Shakyamuni enseigna alors à Aniruddha, qui n’était toujours pas convaincu par les paroles du Bouddha, qu’il y a des choses que l’on doit poursuivre éternellement. Il n’y a pas, par exemple, de fin à la quête de la vérité, c’est-à-dire de point où nous pouvons dire : « C’est suffisant comme ça. » De même, dans nos efforts pour conduire les autres à l’illumination, il n’y a pas une limite à partir de laquelle nous pouvons déclarer : « J’en ai fait assez. » La même chose s’applique à notre pratique pour nous développer et nous améliorer.

La quête du bonheur est, elle aussi, sans limite. Shakyamuni a dit à Aniruddha : « De tous les pouvoirs dans le monde et dans les domaines célestes ou terrestres, le pouvoir de la bonne fortune est le plus important. La voie du Bouddha, aussi, s’obtient grâce au pouvoir de la bonne fortune2. »

Les mots de Shakyamuni « personne au monde ne recherche autant le bonheur que moi » ont une profonde signification.

Le bouddhisme ne consiste pas à tourner le dos à la vie ou à fuir la réalité, ou bien à agir comme si l’on avait atteint l’illumination et que l’on s’était élevé au-dessus des considérations de bonheur et de malheur. Penser notamment que l’on est quelqu’un d’exceptionnel ne s’accorde pas du tout avec le bouddhisme.

Les véritables pratiquants du bouddhisme sont plutôt ceux qui, en tant qu’humbles chercheurs du bonheur, poursuivent sincèrement leur pratique bouddhique avec les autres et de la même manière qu’eux. Ils passent à l’action avec courage et joie, plus déterminés que n’importe qui à ne jamais laisser passer une occasion d’accumuler de la bonne fortune. De telles personnes ne pensent jamais avec arrogance : « C’est bien assez comme ça ! » Elles continuent de faire des efforts par désir d’acquérir encore plus de bonne fortune et de bienfaits, et pour développer un état de bonheur éternel. L’esprit du bouddhisme vibre dans cette détermination de chercher toujours à s’améliorer et à se lancer des défis, à l’infini.

En offrant très simplement à Aniruddha de l’aider à enfiler l’aiguille, Shakyamuni exprime la profondeur infinie de son esprit et de son comportement envers la vie.

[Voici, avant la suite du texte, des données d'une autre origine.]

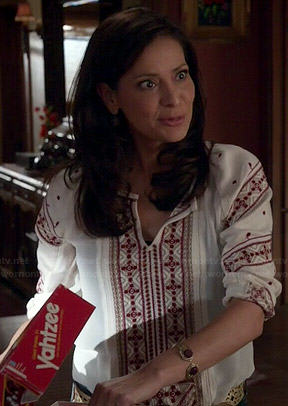 Regina's white top with red embroidery on Switched at Birth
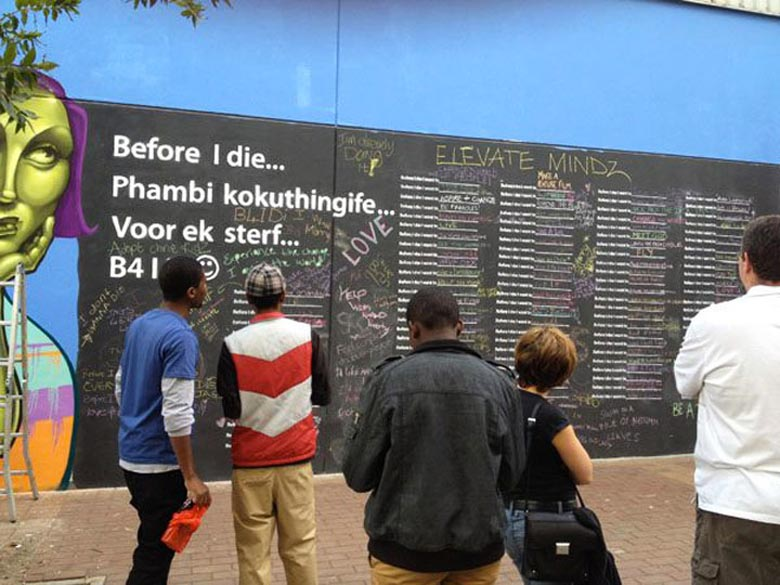 2 women writing on the Before I Die wall by Candy Chang in Johannesburg South Africa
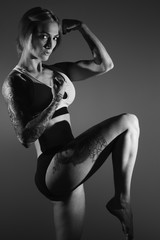 Black and white image of a young female fitness model posing.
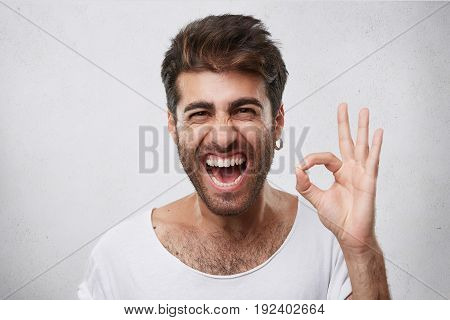 Attractive Man With Beard Closing His Eyes And Opening Mouth With Joy Showing Ok Sign Being Glad Aft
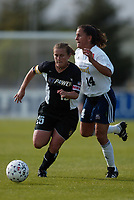 Tiffeny Milbrett of the New York Power beats Joy Fawcett of the San Diego Spirit during their May 25th game at Mitchel Athletic Complex. Milbrett had two assists during the Power's 2-1 win.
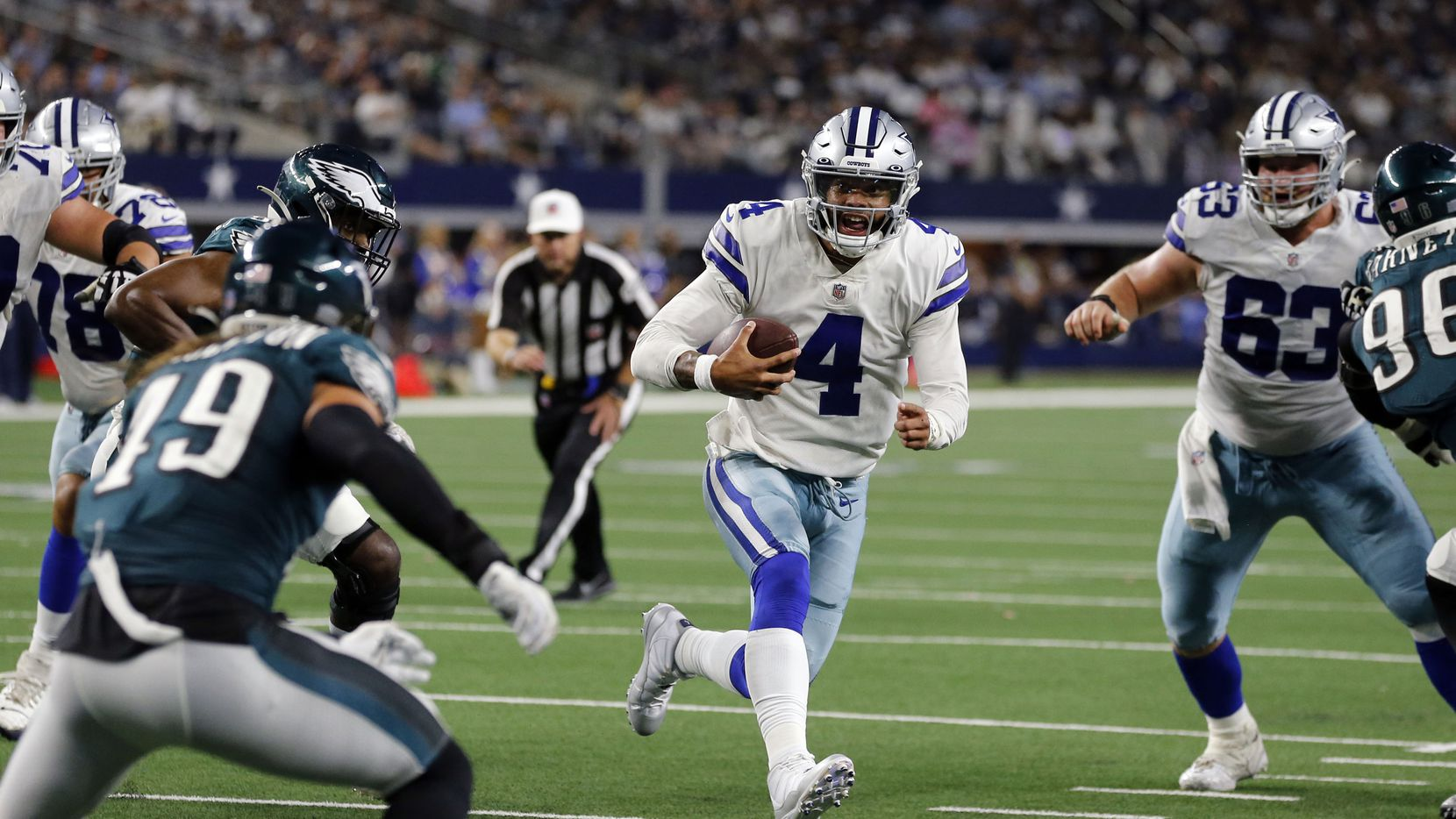 Dallas Cowboys quarterback Dak Prescott (4) scrambles to the two-yard-line during the second half of a NFL football game against the Philadelphia Eagles High at AT&T Stadium in Arlington on Monday, September 27, 2021.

Son attitude est l’expression naturelle de sa philosophie égalitaire, qui consiste à considérer ses compagnons de pratique comme ses égaux.

Dans le Recueil des enseignements oraux, il est dit : « C’est comme lorsque vous vous inclinez face à un miroir en signe d’obéissance ; l’image que renvoie le miroir s’incline également devant vous. » (OTT, 165)

Comme nous croyons en la nature de bouddha chez les autres, nous les respectons et les chérissons du fond de notre cœur. Quand nous considérons les autres ainsi, la nature de bouddha en eux réagit à son tour, au plus profond de leur vie, en manifestant du respect à notre égard.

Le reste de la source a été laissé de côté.